Zwerdling lived for thirty-three years after retiring, and continued to be active in community affairs, serving on the boards of the Ann Arbor Federal Savings and Loan (now Great Lakes), the Boy Scouts, the Family Services Agency, the Commu­nity Chest, and the YMCA. He died in 1977, at the age of ninety-eight. Zwerdling was as "sharp as a tack until the end," says Helen Aminoff. She remembers him at­tending a board meeting where someone was giving a report on a piece of property the group was considering for a communi­ty center. Zwerdling, then in his late nineties, "sat, lips quivering. Sud­denly he looked up and said, 'Go back four pages. There's a mis­take in the calculations.' And there was!"

During his lifetime, Zwerd­ling retained ownership of the Liberty Street building, so the sign remained intact. But over the years it gradually deteri­orated, and although the sign had been designated an individual historic property by city council in 1988, no one had the money to restore it.

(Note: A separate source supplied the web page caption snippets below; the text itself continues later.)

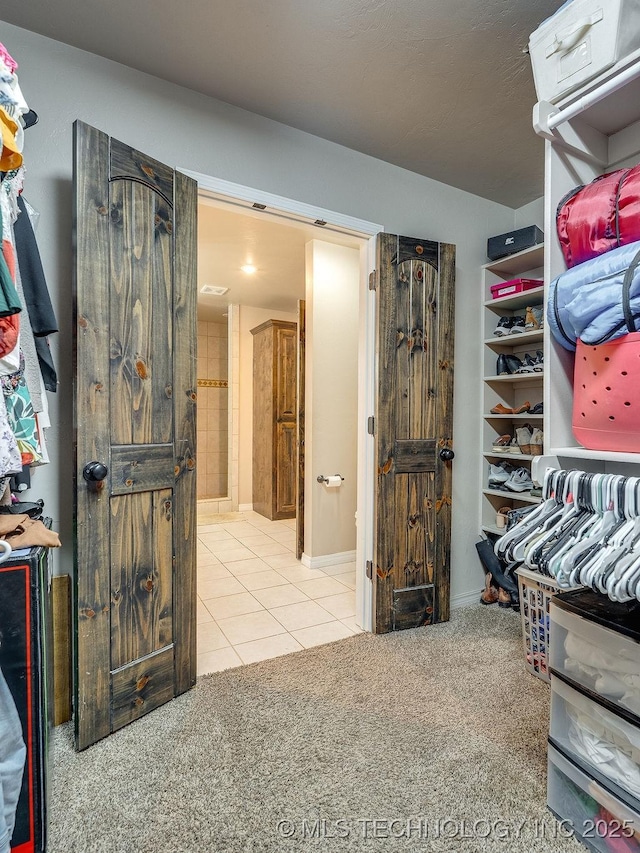 23997 County Road 1475th Loop, Ada, OK 74820 - walk in closet with carpet floors and tile patterned flooring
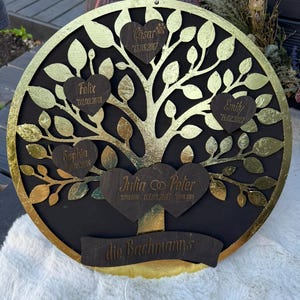 Könnte beinhalten: Runde Wanddekoration mit einem Familienstammbaum, mit schwarzem Hintergrund und goldfarbenem Baum und Blättern. Der Baum hat herzförmige Namensschilder mit Namen und Daten. Am unteren Rand befindet sich ein Banner mit der Aufschrift "die Bachmanns".
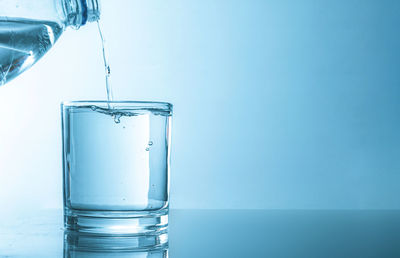 Close-up of drinking glass against blue background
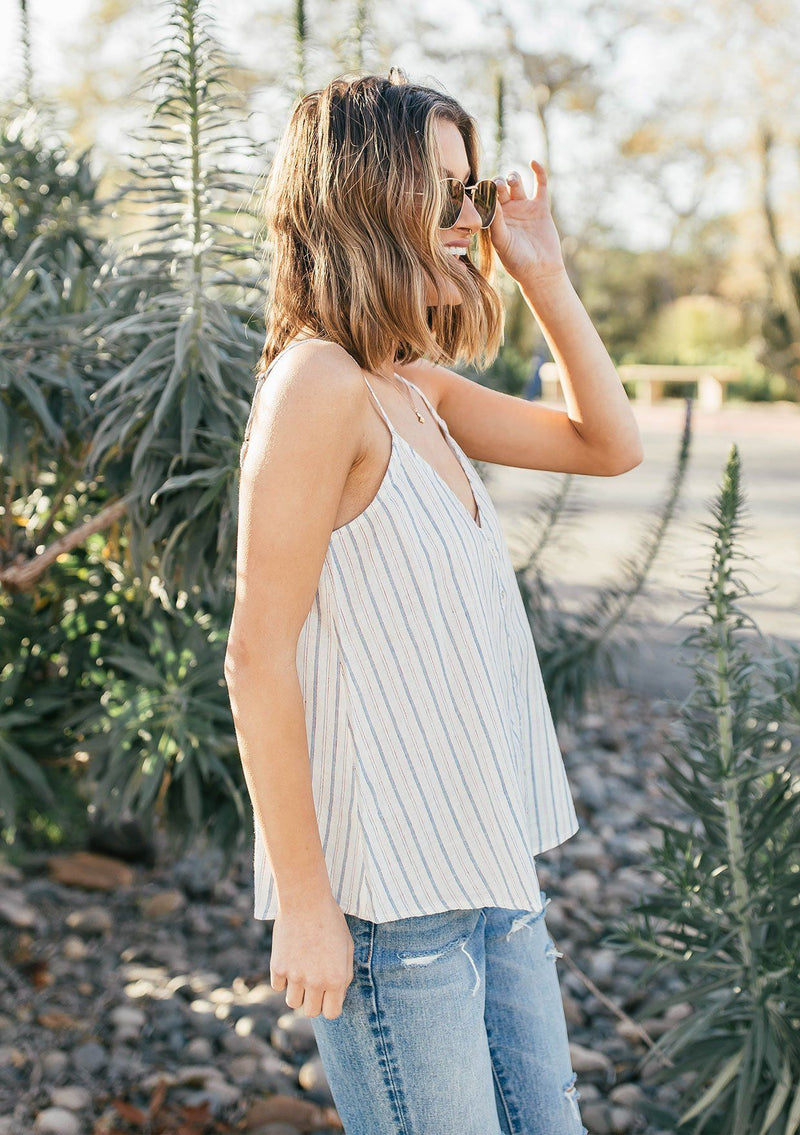 [Color: Natural/Red] A breezy Summer tank top in yarn dye stripes. With a button front, adjustable spaghetti straps, and a v neckline in front and back.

Jean King, whose law offices are upstairs in the Liberty Street building, became concerned about the sign and started working with Fay Woronoff. They enlisted the aid of Marc Halman and another Zwerdling grandnephew, John Weiss, as well as Louisa Pieper, staff director of the city's historic district commission. The group met over a five-year span in Woronoff's living room, first researching the best way to preserve the sign and then raising the necessary money from family members, foundation grants (Buhr and Taubman), and the community, espe­cially from members of Beth Israel and Beth Emeth, the Reform temple that split off from Beth Israel in 1966.

The restoration was done by the Seebohn Company, a firm that has worked on five state capitols, plus important buildings in London and Washington, D.C. Project director Ron Koenig, formerly of Greenfield Village, re-created the sign, using paint samples from the original to match colors. After repainting, he and his crew covered it with a glaze to soften it, dis­tressed it so it would look older, and put on a "sacrificial cover," which allows graffiti to be removed without damaging the paint­ing. A dedication reception will be held at Kempf House on Sunday, August 3, at 4 p.m.; afterward, participants are invited to walk over to the sign for a viewing.

An enthusiastic preservationist, Koenig was delighted when he first started work­ing on the sign and passersby approached him, saying things like, "You're not going to paint over the sign are you? I've been looking at it since I was a kid."

Painted when the coonskin coat was the height of cam­pus fashion, this sign has been restored to honor Beth Israel's founder.